**** Data listing ****
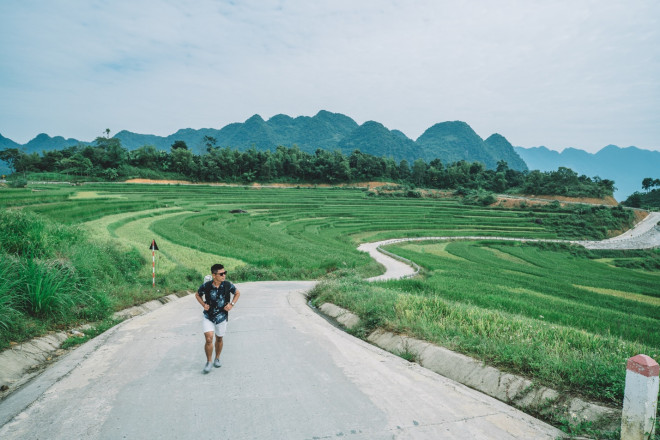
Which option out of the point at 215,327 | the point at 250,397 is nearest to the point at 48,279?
the point at 215,327

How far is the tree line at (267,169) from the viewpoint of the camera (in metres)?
70.8

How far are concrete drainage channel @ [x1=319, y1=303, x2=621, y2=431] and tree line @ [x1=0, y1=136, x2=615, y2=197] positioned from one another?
235 feet

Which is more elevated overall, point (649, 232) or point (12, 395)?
****
What to produce: Put every line of the items above into a JSON list of strings, one string per line, with blank lines dropped. Leave the pictures out.

Solved problem:
[
  "Which option out of the point at 215,327 | the point at 250,397 is nearest to the point at 48,279?",
  "the point at 215,327",
  "How far is the tree line at (267,169) from the viewpoint of the camera (in metres)?",
  "70.8",
  "How far are concrete drainage channel @ [x1=319, y1=303, x2=621, y2=431] and tree line @ [x1=0, y1=136, x2=615, y2=197] positioned from one another?",
  "235 feet",
  "Which is more elevated overall, point (649, 232) or point (12, 395)?"
]